Exercise: Give back exactly the lines of the data below, starting with the line that has "The Way Science" and going on through the line that has "Plough Quarterly No.".

========

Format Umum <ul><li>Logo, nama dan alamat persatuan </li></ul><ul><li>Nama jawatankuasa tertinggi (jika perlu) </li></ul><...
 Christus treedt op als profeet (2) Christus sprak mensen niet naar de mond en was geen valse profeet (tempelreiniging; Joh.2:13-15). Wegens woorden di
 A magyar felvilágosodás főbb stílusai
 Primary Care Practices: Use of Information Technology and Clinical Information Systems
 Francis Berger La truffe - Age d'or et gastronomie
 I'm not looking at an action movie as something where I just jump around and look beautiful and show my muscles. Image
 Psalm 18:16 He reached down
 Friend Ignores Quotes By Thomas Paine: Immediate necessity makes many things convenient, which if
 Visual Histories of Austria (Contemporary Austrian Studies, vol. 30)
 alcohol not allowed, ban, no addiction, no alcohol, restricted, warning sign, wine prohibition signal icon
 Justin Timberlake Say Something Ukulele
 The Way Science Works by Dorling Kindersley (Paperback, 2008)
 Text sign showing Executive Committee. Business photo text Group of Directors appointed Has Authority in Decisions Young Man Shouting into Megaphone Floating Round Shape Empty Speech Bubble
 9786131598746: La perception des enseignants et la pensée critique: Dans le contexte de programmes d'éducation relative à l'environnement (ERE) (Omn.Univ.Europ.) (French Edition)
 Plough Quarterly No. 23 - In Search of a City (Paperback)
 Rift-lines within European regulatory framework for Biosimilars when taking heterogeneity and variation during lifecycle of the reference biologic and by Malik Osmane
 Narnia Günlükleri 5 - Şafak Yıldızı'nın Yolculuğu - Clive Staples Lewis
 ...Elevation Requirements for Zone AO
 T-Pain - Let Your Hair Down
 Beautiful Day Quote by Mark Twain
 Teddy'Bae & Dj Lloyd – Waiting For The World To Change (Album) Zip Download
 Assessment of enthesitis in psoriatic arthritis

========

Exercise answer:
 The Way Science Works by Dorling Kindersley (Paperback, 2008)
 Text sign showing Executive Committee. Business photo text Group of Directors appointed Has Authority in Decisions Young Man Shouting into Megaphone Floating Round Shape Empty Speech Bubble
 9786131598746: La perception des enseignants et la pensée critique: Dans le contexte de programmes d'éducation relative à l'environnement (ERE) (Omn.Univ.Europ.) (French Edition)
 Plough Quarterly No. 23 - In Search of a City (Paperback)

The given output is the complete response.